What House wrote in Alpinist magazine a few years ago about his experience with Bruce Miller on Nanga Parbat in 2004 left me (and others) wondering if House had lost his moral compass. To apparently blame your partner for personal failure and not honor the commitment of the partnership was appalling. House explores this imbalance in Beyond the Mountain and comes clean with an explication of his state of mind. Ironically, when I heard about Miller saving House a second time after his 25-meter fall this March on Mt. Temple, I wondered how many times Miller would be called upon before he got credit. Fortunately, House had already resolved the earlier transgression in writing this book. Nonetheless, I would like to learn more about Houses journey between those disparate states of mind: from blaming to honoring the man who most contributed to success on Nanga Parbat.

House has executed what others envisioned. For example, whose idea was the single push ascent of the Czech Direct on Denali? While the book does not provide explicit insight, I believe the answer reveals a great deal about the Mark Twight-Scott Backes-House relationship. (Note: on their non-stop 60-hour third ascent of the 9,000-foot Czech Direct, this team cut about nine days off the first ascentionists’ time and four off the second ascentionists’ time.) Whoever of the three first believed it possible brilliantly envisioned success without the benefit of bivy ledges, or indeed, bivying at all.

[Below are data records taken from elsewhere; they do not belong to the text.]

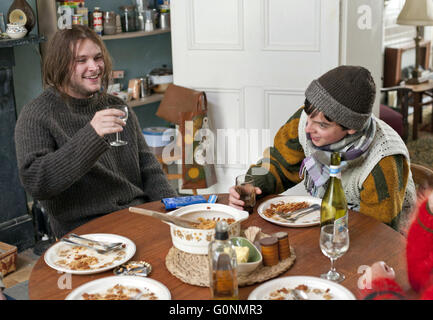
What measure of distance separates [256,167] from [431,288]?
1.07 metres

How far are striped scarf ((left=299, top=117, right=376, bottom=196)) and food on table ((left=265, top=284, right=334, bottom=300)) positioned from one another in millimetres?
682

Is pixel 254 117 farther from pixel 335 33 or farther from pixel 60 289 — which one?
pixel 60 289

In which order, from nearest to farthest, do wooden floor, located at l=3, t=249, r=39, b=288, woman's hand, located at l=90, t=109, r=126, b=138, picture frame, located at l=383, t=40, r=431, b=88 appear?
woman's hand, located at l=90, t=109, r=126, b=138
wooden floor, located at l=3, t=249, r=39, b=288
picture frame, located at l=383, t=40, r=431, b=88

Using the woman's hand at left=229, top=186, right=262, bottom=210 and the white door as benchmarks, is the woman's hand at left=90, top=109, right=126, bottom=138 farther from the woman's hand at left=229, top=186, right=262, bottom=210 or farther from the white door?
the white door

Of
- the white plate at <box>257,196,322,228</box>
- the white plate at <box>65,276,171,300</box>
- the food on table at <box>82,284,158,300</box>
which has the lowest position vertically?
the food on table at <box>82,284,158,300</box>

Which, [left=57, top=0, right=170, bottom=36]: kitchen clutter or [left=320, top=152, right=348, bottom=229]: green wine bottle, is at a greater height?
[left=57, top=0, right=170, bottom=36]: kitchen clutter

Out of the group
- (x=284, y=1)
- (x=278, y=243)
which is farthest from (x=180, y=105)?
(x=278, y=243)

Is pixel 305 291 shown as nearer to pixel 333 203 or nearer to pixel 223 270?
pixel 223 270

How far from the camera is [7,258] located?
3018mm

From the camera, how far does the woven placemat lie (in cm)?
140

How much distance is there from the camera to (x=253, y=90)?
11.3 feet

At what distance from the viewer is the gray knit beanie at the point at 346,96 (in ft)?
5.94

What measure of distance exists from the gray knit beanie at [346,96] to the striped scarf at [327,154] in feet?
0.25

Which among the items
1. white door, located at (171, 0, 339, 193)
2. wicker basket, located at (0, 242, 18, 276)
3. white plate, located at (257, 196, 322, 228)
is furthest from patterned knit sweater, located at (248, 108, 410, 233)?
wicker basket, located at (0, 242, 18, 276)
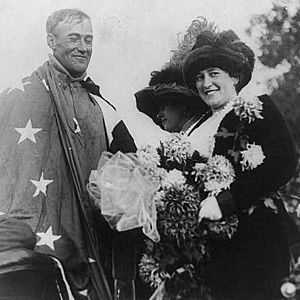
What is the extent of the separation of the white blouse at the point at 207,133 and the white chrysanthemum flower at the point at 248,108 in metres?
0.05

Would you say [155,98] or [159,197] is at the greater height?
[155,98]

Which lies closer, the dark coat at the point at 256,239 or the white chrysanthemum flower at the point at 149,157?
the dark coat at the point at 256,239

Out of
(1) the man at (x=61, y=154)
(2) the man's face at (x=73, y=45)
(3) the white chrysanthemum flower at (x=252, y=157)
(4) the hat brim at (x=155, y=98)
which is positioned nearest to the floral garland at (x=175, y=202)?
(3) the white chrysanthemum flower at (x=252, y=157)

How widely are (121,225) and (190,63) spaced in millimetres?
1008

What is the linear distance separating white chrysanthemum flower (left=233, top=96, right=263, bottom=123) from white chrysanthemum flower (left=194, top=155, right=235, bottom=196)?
266mm

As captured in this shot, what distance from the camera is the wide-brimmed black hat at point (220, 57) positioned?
487cm

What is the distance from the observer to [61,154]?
16.0 feet

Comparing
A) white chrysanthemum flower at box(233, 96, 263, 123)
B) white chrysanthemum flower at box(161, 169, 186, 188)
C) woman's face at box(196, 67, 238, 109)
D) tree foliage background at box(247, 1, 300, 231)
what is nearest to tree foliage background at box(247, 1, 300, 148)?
tree foliage background at box(247, 1, 300, 231)

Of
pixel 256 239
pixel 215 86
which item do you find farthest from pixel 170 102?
pixel 256 239

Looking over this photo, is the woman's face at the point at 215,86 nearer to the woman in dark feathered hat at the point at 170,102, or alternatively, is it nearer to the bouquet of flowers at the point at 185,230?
the woman in dark feathered hat at the point at 170,102

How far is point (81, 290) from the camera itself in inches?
188

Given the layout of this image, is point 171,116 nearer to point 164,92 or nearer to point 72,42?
point 164,92

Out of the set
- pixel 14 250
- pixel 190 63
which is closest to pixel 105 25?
pixel 190 63

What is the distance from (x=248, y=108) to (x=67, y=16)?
3.85 ft
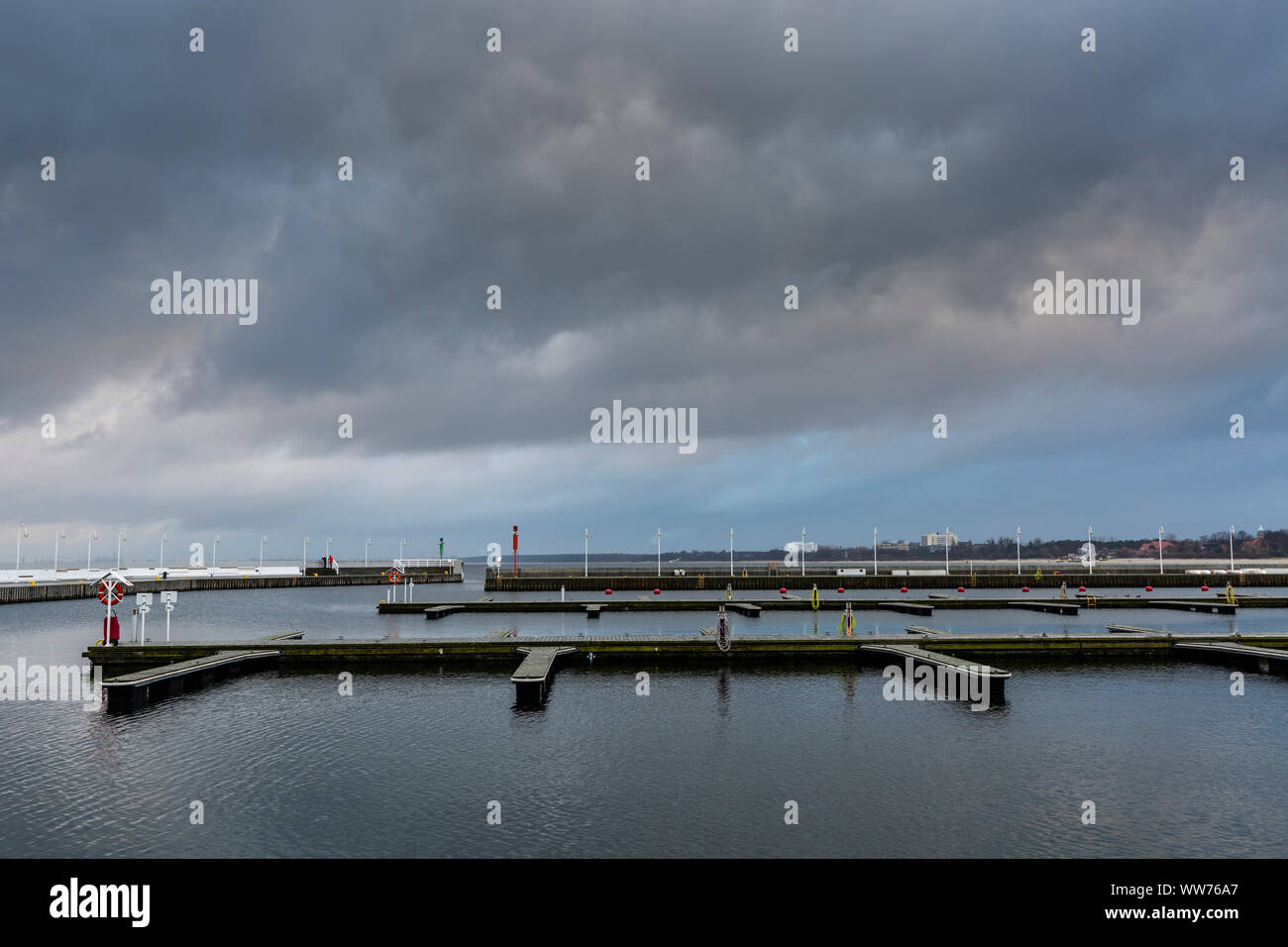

One difference between Twight’s writing and House’s (in this book) is that while Twight challenged his own ideas, House expresses disappointment but little self-doubt. At times it seems that we are reading a re-telling of House’s journal, which makes me wonder how the story would have unfolded if he had honored the journal by using its original voice.

Is House simply hooked on the dopamine rush these intense climbs afford? The high that a climber achieves by living through such high-stakes experiences has an addictive quality that makes them incredibly desirable yet ever more difficult to re-create. This possibility becomes evident in House’s retelling of his and Rolo Garibottis one-day accent of Mt. Foraker s Infinite Spur. When that beautiful route went so easily, and they failed to be pushed, House and Garibotti left with both the experience and their relationship somehow diminished.

Is the book any good? I think so. Mostly because it is witness to the intense effort and commitment Steve House has brought to the project of building himself into a climber capable of succeeding on the toughest routes in the world. The Acknowledgments section alone makes the book worth purchasing. There we see the man, the authentic emotion, House’s character, and the value he places on those most influential to his development as a world-class athlete, alpinist, and man searching for acceptance and meaning.

Whether Beyond the Mountain will change others’ view of alpinism depends on the era in which one enters the sport. As a teenager I found Messners The Seventh Grade among a pile of library books and was immediately transformed. Desmaison’s Total Alpinism still makes my palms sweat. Will Beyond the Mountain have a similar effect on another young aspirant? Given my late middle-age stage in life, I don’t think I can know the answer, but I hope it does.

While he may have failed to answer “why,” Beyond the Mountain offers a glimpse of an answer through knowing by doing. That precept, knowing by doing, is rare enough, and we can only hope House will share more in his future work.